Tech

Google made a subtle change to Chrome that could help it track you online

Key Points
  • The latest update to Google's Chrome browser automatically signs users in if they use any other Google services.
  • Although users still have to consent to have their Chrome data sent back to Google, privacy advocates see this as a breach of user trust.
  • Ultimately, this change more explicitly frames Google Chrome as another Google service, rather than as a neutral platform to surf the web.
Google CEO Sundar Pichai speaks at the Google I/O developer conference on May 17, 2017.

The most recent update of Google's popular Chrome browser includes a policy change that makes privacy advocates uncomfortable: The browser automatically signs users in to Chrome if they use any other Google services.

That means if you're using Chrome to sign in to a Google service like Gmail, Chrome will begin tracking information such as the other sites you visit and which tabs you have open until you close the browser or sign out of either Chrome or Gmail.

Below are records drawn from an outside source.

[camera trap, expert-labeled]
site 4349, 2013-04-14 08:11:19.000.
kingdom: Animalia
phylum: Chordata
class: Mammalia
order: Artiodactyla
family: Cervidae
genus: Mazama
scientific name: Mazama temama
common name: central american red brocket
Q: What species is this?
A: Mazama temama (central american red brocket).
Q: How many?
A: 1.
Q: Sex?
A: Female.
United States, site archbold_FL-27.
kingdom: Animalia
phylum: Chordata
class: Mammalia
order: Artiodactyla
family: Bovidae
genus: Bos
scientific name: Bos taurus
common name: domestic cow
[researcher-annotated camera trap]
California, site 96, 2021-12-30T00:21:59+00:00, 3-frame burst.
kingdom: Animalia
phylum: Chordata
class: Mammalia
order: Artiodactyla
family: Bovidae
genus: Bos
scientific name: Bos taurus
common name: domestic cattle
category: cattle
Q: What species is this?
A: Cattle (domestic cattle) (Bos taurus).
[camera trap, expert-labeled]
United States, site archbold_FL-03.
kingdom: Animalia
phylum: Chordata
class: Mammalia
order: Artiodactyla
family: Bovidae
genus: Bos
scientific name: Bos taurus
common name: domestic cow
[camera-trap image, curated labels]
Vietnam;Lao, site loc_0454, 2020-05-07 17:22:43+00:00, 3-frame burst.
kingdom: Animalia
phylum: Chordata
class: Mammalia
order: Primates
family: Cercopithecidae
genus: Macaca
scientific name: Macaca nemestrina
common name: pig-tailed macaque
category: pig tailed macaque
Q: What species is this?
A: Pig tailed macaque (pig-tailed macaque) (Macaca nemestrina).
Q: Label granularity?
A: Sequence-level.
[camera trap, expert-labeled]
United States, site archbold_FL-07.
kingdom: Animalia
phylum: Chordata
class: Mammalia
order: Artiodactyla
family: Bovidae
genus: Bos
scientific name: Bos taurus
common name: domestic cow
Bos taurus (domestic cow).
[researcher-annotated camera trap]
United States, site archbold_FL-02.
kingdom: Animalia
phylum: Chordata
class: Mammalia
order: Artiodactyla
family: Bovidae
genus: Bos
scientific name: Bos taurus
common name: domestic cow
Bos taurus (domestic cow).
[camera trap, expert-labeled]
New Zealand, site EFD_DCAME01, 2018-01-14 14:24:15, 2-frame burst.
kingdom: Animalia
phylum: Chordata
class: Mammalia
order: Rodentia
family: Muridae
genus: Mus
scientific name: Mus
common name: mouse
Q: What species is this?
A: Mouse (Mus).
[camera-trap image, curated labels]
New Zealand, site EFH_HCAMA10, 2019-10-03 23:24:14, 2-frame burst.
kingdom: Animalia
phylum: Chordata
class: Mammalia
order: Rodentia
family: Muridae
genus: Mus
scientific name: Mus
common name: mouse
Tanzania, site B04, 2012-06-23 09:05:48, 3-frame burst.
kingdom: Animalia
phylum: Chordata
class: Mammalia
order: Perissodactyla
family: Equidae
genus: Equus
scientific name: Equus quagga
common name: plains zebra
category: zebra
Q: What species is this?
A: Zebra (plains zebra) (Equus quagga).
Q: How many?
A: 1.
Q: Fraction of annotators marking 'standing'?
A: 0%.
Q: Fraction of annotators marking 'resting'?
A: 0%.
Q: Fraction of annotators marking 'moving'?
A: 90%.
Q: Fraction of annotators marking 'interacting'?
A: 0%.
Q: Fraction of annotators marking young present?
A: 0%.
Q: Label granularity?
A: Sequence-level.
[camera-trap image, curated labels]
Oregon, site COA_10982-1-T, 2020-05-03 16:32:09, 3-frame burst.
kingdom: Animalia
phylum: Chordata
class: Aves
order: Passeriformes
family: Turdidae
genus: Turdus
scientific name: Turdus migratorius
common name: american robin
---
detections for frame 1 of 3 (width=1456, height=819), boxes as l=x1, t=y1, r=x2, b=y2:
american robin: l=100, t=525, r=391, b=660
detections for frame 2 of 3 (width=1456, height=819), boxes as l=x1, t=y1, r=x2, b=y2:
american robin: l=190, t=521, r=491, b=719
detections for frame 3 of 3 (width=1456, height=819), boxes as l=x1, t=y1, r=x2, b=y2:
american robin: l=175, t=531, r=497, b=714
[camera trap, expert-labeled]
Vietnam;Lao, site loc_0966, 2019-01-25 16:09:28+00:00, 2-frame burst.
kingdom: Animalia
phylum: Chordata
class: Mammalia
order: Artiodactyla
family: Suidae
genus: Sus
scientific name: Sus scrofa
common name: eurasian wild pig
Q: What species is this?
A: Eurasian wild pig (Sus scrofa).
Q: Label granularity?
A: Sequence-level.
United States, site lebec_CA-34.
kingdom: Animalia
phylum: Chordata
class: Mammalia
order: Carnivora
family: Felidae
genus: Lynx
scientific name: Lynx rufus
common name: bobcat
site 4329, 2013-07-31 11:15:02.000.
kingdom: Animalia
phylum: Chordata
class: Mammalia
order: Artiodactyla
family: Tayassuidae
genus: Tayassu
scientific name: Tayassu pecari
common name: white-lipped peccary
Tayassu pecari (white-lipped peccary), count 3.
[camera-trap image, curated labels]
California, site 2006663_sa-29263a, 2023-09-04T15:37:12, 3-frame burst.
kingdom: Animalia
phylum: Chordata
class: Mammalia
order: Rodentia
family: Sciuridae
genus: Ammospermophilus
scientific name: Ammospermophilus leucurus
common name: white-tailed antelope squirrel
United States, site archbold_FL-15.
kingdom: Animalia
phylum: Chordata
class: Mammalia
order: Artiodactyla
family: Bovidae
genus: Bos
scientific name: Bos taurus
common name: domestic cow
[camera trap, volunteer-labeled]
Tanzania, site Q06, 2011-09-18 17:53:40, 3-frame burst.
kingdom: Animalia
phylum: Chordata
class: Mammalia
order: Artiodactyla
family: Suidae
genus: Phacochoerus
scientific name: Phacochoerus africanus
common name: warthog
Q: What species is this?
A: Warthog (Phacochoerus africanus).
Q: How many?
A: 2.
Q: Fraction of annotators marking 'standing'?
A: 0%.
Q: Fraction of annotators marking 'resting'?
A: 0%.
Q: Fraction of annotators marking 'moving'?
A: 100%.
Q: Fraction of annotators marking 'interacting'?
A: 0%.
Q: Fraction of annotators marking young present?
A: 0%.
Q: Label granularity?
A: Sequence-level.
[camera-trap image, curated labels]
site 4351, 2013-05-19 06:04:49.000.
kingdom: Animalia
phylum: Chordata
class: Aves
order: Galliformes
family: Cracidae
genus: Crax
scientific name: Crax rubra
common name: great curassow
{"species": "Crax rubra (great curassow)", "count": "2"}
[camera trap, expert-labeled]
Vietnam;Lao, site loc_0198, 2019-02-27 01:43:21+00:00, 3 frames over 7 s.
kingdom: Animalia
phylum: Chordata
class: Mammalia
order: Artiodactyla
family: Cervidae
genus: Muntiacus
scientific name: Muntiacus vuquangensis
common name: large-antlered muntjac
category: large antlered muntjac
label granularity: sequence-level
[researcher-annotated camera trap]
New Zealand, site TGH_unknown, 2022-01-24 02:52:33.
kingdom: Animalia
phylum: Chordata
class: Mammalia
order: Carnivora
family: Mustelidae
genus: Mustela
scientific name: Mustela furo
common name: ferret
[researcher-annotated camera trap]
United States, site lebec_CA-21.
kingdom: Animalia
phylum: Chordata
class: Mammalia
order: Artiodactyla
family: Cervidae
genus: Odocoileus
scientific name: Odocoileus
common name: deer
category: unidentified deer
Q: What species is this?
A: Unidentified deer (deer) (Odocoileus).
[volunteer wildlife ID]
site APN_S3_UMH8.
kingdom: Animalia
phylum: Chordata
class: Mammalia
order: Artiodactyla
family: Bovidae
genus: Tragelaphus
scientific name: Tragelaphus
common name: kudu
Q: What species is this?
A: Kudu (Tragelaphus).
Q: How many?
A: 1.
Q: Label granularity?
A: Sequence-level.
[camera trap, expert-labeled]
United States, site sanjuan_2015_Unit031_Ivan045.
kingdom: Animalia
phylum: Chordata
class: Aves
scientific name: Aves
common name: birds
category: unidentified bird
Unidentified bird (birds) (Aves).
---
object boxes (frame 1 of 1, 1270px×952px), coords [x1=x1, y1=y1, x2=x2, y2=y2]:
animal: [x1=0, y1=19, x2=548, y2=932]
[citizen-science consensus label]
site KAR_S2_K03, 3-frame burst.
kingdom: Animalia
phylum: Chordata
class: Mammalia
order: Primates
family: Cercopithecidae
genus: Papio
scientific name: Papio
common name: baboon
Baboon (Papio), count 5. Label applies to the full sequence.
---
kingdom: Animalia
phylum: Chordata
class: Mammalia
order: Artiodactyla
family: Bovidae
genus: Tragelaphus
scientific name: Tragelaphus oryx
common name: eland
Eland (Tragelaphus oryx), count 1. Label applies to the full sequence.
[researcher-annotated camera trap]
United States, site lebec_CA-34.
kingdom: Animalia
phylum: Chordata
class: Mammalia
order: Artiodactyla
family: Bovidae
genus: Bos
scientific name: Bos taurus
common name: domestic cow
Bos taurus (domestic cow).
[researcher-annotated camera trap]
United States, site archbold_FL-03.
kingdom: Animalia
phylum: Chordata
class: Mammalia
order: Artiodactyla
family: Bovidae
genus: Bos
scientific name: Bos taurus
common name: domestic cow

If you give Google permission by clicking an option to "Sync," that information is sent back to Google.

Once it's there, Google can use it for several purposes. On the plus side, if you sign in to Chrome on a different computer, all your stuff — including extensions, bookmarks, browsing history and saved passwords — will show up, ready to use.

But on the minus side for people concerned about privacy, Google can add that data to the vast amount that it already has about you through other linked accounts, such as Maps and YouTube. Google uses that data to target ads.

Previously, it was possible to use the Google Chrome browser to sign in to a Google service, like Gmail, without actually logging into the browser itself. The browser would only store information locally; you never even had the option to send it back to Google (unless you signed in to Chrome by choice).

Ultimately, this change more explicitly frames Chrome as another Google service, rather than as a neutral platform to surf the web.

'What stops you from changing your mind?'

Although the Chrome browser update happened in mid-September, Google was scrambling to explain the policy change over the weekend after cryptographer and Johns Hopkins Information Security assistant professor Matthew Green highlighted the issue on his Twitter account and then in a blog post titled Why I'm Done with Chrome.

Green had personally been using Chrome without logging in for years. This was a good option for users like him who didn't want their Chrome browsing history sent to Google or linked to the Google account that they used for Gmail, for example. He argues this is a betrayal of trust.

"If you didn't respect my lack of consent on the biggest user-facing privacy option in Chrome (and didn't even notify me that you had stopped respecting it!) why should I trust any other consent option you give me?" Green wrote. "What stops you from changing your mind on that option in a few months, when we've all stopped paying attention?"

He also criticizes the user interface that Google uses to ask whether it can sync your data. Indeed, if you click the drop-down menu in Chrome, the phrasing doesn't make it clear whether you're sending your data back to Google or not.

The interface could cause people to "think they're already syncing and thus there's no additional cost to increasing Google's access to their data," he writes.

Here's how Google asks for consent to sync your data:

In response to Green's Twitter thread, Google Chrome product manager Adrienne Porter Felt said that Google made this change to stop users who share devices from thinking that they had signed out of Chrome when they actually had not.

Tweet

Google's argument is that by tying Chrome and other Google service accounts together, it will be harder for you to accidentally "leak" data, like passwords stored in Chrome, across accounts (like if somebody else uses your computer).

However, as Green writes, the change still completely eliminates an option that used to be available to users who never signed in to Chrome in the first place, but still wanted to use other Google services.